Un projet de loi américain menace de perturber la chaîne d'approvisionnement pharmaceutique mondiale en ciblant les données provenant de Chine, une mesure qui pourrait augmenter les coûts et allonger les délais de développement pour de nombreux laboratoires.
« Le projet de loi, bien qu'il soit confronté à un long processus législatif, pourrait à court terme tempérer la volonté des laboratoires de sous-traiter la recherche préclinique en Chine », a déclaré Morgan Stanley dans un rapport de recherche.

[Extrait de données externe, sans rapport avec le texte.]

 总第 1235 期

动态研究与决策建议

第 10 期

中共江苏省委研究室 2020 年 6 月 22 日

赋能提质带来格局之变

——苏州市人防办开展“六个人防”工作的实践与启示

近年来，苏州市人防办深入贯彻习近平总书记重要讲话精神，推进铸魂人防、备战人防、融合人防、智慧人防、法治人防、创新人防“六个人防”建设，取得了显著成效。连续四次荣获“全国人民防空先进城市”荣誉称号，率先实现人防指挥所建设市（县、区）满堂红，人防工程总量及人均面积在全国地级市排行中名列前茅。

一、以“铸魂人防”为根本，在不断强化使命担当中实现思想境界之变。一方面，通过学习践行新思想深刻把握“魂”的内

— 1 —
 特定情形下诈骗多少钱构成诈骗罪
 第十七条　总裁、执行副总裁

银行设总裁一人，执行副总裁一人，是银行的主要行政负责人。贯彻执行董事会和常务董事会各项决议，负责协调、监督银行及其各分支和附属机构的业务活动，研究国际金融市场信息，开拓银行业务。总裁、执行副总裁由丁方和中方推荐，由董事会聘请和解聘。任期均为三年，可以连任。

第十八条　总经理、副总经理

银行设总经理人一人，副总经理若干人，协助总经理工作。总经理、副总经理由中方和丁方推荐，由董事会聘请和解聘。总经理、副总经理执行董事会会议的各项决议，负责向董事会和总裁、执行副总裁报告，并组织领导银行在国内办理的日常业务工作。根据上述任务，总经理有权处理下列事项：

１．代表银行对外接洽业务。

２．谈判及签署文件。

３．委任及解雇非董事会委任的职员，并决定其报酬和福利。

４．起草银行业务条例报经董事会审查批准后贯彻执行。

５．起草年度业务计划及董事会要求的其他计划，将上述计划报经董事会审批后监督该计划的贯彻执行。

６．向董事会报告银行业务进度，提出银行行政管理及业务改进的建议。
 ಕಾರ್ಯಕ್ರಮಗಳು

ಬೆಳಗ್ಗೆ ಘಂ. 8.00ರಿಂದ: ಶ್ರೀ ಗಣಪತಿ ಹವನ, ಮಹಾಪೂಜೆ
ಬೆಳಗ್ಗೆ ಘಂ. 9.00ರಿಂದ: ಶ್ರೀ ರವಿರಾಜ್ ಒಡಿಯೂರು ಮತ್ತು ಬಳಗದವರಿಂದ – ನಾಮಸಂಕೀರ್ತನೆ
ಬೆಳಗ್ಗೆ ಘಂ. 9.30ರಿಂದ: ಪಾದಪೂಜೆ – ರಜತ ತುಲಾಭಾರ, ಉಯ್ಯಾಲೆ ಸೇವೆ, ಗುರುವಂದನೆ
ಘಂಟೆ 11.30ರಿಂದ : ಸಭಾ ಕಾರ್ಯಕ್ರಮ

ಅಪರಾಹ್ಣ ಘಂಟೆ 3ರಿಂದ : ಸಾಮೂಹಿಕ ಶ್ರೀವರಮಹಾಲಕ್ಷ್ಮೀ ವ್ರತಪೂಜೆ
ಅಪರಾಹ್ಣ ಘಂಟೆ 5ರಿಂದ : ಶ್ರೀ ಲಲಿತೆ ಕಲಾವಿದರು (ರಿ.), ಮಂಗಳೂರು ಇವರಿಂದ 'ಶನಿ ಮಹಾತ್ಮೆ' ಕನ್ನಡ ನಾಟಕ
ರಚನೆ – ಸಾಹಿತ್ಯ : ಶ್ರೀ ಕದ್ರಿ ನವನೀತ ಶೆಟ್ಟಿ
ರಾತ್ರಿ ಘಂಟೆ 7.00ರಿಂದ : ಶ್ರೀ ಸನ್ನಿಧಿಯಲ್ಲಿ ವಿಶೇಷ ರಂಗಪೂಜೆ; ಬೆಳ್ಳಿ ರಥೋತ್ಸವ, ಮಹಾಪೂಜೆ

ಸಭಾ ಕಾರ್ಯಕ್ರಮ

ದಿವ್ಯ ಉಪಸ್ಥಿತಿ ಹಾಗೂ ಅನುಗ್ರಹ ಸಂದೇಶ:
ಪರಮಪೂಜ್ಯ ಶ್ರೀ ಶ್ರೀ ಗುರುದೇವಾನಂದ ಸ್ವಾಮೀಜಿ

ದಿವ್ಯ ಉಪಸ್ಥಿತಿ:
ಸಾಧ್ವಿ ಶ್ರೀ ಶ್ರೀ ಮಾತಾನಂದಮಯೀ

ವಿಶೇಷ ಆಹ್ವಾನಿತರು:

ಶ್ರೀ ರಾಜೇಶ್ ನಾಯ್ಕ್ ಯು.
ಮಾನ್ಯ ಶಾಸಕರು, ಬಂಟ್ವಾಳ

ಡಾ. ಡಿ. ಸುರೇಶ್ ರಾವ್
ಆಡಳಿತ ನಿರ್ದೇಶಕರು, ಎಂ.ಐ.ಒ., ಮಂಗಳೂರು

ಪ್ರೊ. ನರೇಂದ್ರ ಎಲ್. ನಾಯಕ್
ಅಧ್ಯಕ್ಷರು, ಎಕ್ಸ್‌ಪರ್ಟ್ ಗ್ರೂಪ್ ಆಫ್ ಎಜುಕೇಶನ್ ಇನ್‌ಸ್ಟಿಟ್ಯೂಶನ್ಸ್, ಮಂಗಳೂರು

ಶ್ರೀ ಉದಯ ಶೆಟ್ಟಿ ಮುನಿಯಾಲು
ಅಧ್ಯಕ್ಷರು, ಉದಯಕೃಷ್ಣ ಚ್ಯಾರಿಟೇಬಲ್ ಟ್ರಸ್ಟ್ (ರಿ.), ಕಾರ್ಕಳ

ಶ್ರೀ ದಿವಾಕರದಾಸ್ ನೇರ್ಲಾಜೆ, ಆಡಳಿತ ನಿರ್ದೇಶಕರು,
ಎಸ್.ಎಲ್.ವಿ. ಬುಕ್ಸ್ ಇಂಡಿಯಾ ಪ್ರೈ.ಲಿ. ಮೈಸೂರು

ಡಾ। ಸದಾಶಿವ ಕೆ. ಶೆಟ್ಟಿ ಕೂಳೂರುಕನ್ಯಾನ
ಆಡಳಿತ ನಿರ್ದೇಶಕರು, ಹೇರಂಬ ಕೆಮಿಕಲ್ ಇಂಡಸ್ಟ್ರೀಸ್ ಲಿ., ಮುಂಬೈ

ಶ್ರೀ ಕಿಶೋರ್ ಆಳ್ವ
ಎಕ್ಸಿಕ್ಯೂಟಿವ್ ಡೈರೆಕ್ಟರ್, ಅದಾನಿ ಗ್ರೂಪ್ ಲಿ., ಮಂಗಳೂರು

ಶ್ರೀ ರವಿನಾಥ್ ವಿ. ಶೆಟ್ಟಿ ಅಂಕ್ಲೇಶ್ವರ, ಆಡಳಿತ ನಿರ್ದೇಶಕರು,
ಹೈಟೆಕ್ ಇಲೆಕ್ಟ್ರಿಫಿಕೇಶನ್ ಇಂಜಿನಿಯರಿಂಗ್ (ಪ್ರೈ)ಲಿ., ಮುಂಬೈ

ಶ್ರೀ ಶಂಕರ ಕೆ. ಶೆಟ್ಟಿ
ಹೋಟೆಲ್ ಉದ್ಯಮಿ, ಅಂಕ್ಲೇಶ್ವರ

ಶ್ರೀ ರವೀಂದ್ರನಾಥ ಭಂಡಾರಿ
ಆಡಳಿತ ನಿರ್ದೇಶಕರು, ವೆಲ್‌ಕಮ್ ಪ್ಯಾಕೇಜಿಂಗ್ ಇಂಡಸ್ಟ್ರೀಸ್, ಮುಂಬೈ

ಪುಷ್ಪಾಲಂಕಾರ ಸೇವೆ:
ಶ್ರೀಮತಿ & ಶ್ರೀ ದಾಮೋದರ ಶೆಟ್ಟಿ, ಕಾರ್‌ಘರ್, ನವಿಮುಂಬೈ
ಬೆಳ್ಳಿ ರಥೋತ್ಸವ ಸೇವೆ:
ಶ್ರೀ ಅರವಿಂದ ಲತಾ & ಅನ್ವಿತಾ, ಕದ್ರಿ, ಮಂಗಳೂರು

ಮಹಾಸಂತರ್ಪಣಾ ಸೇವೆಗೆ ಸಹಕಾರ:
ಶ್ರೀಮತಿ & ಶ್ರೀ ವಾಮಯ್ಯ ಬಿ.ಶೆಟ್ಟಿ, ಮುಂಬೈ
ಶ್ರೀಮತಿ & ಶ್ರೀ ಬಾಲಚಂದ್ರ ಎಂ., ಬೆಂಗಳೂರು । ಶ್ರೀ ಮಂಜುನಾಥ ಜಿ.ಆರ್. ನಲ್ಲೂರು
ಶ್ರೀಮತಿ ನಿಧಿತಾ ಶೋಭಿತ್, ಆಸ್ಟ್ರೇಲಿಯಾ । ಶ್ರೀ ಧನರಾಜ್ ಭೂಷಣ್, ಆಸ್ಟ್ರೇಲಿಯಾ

L'amendement proposé, présenté par une commission des crédits du Congrès américain, interdirait aux entreprises d'utiliser des données cliniques provenant de Chine lors du dépôt de demandes de nouveau médicament expérimental (IND). L'approbation IND est une étape obligatoire avant qu'un laboratoire puisse commencer des essais cliniques aux États-Unis. Selon le rapport de Morgan Stanley, la Chine offre actuellement des avantages significatifs en termes de coûts réduits, de délais plus courts et de processus administratifs simplifiés pour cette étape de la recherche.
La législation ne devrait pas affecter les activités de concession de licences (out-licensing), une pratique courante où les entreprises de biotechnologie chinoises cèdent des licences de médicaments à des partenaires occidentaux. Dans la plupart de ces transactions, le partenaire multinational mène ses propres essais cliniques de manière indépendante dans les pays occidentaux, contournant ainsi le problème de l'origine des données. Cependant, le projet de loi souligne les risques géopolitiques et réglementaires croissants liés à la dépendance de l'industrie pharmaceutique mondiale vis-à-vis des organisations de recherche sous contrat chinoises.